* _Activity_
Please quote exactly the lines below from the line containing "scientific name: Rodentia" to the line containing "common name: large-antlered muntjac", both lines included, and nothing else.

* _Records supplied_

____

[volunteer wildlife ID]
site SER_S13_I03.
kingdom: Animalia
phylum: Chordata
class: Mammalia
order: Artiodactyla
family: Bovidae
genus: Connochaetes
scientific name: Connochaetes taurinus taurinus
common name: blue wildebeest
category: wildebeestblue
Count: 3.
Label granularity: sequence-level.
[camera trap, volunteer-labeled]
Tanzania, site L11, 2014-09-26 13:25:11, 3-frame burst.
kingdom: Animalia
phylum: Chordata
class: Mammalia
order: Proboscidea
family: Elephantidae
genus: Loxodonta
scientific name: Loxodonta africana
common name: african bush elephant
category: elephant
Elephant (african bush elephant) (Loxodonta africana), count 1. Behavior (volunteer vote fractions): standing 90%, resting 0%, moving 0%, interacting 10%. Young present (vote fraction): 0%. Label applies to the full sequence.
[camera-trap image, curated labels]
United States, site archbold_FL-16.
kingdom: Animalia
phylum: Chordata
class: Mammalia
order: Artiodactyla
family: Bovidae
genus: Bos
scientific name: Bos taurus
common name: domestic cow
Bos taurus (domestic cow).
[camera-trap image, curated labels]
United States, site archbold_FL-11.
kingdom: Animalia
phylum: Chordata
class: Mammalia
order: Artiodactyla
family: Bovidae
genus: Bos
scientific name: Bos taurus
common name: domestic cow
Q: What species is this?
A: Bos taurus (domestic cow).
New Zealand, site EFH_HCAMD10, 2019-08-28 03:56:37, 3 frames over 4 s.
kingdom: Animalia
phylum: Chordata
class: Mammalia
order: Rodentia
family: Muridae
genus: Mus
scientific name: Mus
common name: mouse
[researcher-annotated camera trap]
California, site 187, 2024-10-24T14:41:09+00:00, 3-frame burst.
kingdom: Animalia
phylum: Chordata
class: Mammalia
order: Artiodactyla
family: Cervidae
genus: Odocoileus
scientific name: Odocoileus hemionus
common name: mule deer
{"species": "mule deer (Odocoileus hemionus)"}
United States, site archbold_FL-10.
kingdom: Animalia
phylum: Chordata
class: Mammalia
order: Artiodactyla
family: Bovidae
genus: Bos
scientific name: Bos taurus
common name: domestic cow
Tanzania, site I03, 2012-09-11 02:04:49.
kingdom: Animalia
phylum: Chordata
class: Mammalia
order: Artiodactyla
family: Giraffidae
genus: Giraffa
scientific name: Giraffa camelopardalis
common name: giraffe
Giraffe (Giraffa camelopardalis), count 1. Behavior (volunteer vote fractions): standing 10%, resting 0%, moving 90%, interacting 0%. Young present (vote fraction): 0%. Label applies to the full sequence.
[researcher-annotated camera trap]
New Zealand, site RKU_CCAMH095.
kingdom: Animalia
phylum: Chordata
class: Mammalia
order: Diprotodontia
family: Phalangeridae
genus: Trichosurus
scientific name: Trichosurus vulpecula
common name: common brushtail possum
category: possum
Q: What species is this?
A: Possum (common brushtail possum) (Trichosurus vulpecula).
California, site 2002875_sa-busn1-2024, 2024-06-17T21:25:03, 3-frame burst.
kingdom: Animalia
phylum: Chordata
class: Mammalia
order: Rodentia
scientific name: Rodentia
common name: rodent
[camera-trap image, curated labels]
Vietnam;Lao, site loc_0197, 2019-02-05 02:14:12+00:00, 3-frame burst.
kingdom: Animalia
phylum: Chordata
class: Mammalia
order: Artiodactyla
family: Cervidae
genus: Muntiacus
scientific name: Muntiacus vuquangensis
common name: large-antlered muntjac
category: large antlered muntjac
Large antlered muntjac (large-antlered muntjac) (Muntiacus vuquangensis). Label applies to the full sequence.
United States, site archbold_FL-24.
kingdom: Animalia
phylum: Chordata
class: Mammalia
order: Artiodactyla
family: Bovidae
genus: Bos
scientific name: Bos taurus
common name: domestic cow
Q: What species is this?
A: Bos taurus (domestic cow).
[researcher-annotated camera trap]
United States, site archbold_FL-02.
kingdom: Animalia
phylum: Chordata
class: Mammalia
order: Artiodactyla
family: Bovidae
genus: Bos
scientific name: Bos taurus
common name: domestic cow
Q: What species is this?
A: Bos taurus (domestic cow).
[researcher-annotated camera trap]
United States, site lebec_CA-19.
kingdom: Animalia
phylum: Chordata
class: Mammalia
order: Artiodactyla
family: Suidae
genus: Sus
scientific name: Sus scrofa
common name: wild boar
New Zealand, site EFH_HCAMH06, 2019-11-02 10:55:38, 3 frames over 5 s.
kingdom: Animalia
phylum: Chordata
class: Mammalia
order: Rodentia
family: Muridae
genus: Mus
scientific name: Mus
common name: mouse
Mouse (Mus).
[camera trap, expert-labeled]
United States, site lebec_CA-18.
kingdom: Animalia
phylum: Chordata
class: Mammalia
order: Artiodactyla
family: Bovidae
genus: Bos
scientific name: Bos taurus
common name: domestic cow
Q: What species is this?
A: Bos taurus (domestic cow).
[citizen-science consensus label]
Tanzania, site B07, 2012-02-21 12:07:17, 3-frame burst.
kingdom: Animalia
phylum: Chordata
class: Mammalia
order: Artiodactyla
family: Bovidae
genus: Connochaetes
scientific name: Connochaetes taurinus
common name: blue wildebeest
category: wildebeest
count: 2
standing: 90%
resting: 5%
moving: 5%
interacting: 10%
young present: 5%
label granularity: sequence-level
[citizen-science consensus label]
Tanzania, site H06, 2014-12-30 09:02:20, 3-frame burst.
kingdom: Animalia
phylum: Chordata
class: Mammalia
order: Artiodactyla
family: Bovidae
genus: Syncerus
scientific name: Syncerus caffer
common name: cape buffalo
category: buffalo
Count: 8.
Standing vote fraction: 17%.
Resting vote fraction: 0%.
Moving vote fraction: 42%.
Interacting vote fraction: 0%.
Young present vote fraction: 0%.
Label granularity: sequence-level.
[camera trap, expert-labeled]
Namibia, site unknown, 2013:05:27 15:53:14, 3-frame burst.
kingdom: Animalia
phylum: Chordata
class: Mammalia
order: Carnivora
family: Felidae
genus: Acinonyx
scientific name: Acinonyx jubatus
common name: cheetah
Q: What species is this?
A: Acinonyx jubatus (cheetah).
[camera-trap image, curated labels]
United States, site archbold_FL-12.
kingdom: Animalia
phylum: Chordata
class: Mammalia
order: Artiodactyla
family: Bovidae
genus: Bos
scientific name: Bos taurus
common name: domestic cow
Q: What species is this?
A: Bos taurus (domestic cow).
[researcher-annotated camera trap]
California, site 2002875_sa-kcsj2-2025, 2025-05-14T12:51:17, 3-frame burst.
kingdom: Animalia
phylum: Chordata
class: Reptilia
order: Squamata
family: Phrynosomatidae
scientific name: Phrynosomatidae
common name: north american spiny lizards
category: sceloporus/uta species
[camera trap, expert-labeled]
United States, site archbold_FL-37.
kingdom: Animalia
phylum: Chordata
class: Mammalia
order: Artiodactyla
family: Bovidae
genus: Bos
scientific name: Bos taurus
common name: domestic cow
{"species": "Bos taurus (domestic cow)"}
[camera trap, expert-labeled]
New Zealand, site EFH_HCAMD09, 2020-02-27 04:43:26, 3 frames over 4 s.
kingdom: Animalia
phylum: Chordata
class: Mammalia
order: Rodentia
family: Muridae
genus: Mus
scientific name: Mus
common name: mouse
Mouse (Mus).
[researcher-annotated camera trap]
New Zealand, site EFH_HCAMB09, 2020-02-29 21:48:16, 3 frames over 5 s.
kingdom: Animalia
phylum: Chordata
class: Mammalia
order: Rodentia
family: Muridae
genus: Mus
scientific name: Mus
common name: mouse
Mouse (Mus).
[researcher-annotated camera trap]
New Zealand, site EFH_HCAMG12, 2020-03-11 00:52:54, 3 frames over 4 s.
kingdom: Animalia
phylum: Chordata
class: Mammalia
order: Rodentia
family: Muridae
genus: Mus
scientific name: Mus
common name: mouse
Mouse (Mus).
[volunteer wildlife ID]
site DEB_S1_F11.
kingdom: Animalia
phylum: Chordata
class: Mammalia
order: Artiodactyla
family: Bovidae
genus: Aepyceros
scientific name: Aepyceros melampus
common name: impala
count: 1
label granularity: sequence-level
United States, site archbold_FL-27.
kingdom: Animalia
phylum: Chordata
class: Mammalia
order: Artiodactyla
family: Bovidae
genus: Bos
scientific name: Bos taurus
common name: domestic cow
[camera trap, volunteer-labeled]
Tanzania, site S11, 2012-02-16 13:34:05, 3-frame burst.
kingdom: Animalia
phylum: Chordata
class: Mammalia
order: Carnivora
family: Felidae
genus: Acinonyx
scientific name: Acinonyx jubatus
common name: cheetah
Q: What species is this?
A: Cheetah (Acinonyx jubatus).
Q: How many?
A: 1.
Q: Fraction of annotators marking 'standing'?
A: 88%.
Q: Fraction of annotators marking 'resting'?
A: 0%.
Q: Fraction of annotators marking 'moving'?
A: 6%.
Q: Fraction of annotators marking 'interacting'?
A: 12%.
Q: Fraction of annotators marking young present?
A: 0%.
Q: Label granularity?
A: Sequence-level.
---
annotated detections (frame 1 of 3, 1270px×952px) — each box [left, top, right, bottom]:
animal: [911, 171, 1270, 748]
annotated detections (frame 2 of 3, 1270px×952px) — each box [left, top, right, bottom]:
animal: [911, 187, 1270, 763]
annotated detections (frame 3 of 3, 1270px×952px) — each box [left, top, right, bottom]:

____

* _Task output_
scientific name: Rodentia
common name: rodent
[camera-trap image, curated labels]
Vietnam;Lao, site loc_0197, 2019-02-05 02:14:12+00:00, 3-frame burst.
kingdom: Animalia
phylum: Chordata
class: Mammalia
order: Artiodactyla
family: Cervidae
genus: Muntiacus
scientific name: Muntiacus vuquangensis
common name: large-antlered muntjac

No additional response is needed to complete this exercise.